Jack Fallon had his hand up.
“Yes, Jack?”
“May I suggest a compromise?” Chartrand nodded impatiently. “Wouldn’t it be more prudent to keep at least two rooms going? One to handle general emergencies and the other to deal with the obstetrical overflow? We could strip these suites down in a matter of hours, go over the machines with a fine-tooth comb, restock with fresh supplies and be ready by end of shift today.”
There were nods and murmurs of assent.
“That’s an excellent idea, Jack. Can I leave it to you to get things rolling?”
“Glad to oblige, Peter.”
The intercom buzzed. It was Chartrand’s secretary.
“Sophie,” Chartrand said, “I told you not to interrupt this meeting.”
“I know,” Sophie said. “But there’s been another...incident.”
“What do you mean?”
“I think you should go to the OR right away. The eye room.”
* * *
Dr. Ian McWhirter had been an ophthalmologist for thirty-eight years. In that time he’d published more scientific papers than any ten of his contemporaries, performed all manner of delicate surgica
l intervention in a dozen different eye clinics around the world, and fathered six physically and intellectually superior boys. His professional attitude was unshakably old school; he’d be the first to admit that, and with pride. And the single thing that most incensed him about this ‘modern’ medical community was the rampant lack of respect.
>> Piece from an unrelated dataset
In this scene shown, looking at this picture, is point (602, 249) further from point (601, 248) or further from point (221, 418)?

In England, where he’d trained, surgeons of his stature were treated like royalty, revered by the nurses, cow towed to by the resident staff. In those days you could make or break the career of a surgical trainee with a single word. Back then medicine had been disciplined.
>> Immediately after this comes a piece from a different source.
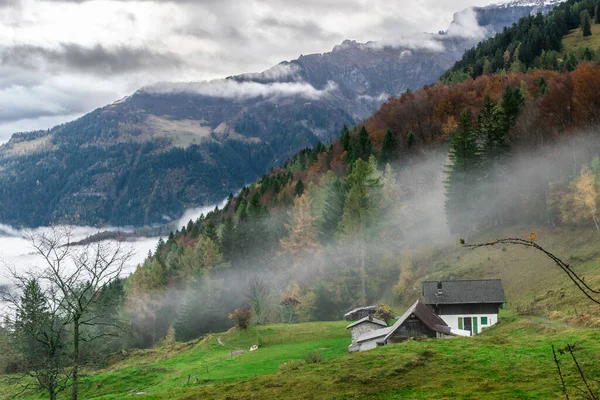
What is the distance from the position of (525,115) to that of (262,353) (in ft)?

Now look. Something goes wrong in another part of the OR—an electrical fire was all he’d been told—and the entire staff goes flapping off like headless chickens. There were patients to be tended to, damn it.
Oh, he knew what they thought of him. He was old and he was grumpy and they all thought he should have retired years ago. Well, let them think what they would. He still had the dexterity of a man half his age. When he operated, usually through a high-powered microscope, the instruments went exactly where he wanted them to.
McWhirter strode into the eye room and slid open the glass door of the equipment cabinet. He selected a glass syringe with a stainless steel needle, a small jar of pre-soaked alcohol swabs and a vial of local anesthetic. This last he had to hunt for, as usual. There should have been a whole selection of local anesthetics, all neatly ranked like battle-ready soldiers. But all he could find was a single vial, and a used one at that.
Annoyed, the surgeon ran the needle through the vial’s rubber seal, drew up the last ten cc’s of anesthetic solution and went back to the hallway, where his next patient lay waiting on a stretcher.
* * *
Anna Rukutis was afraid. At eighty-eight years of age, she was no stranger to fear. She’d been afraid when the Nazis rolled into her native Poland and herded her family into cattle cars, and she’d been afraid when the commandant at Buchenwald showed her the ovens, promising immunity for certain unspeakable favors, which she had willingly performed. Yes, fear was always near at hand, lurking in the high rafters of joy.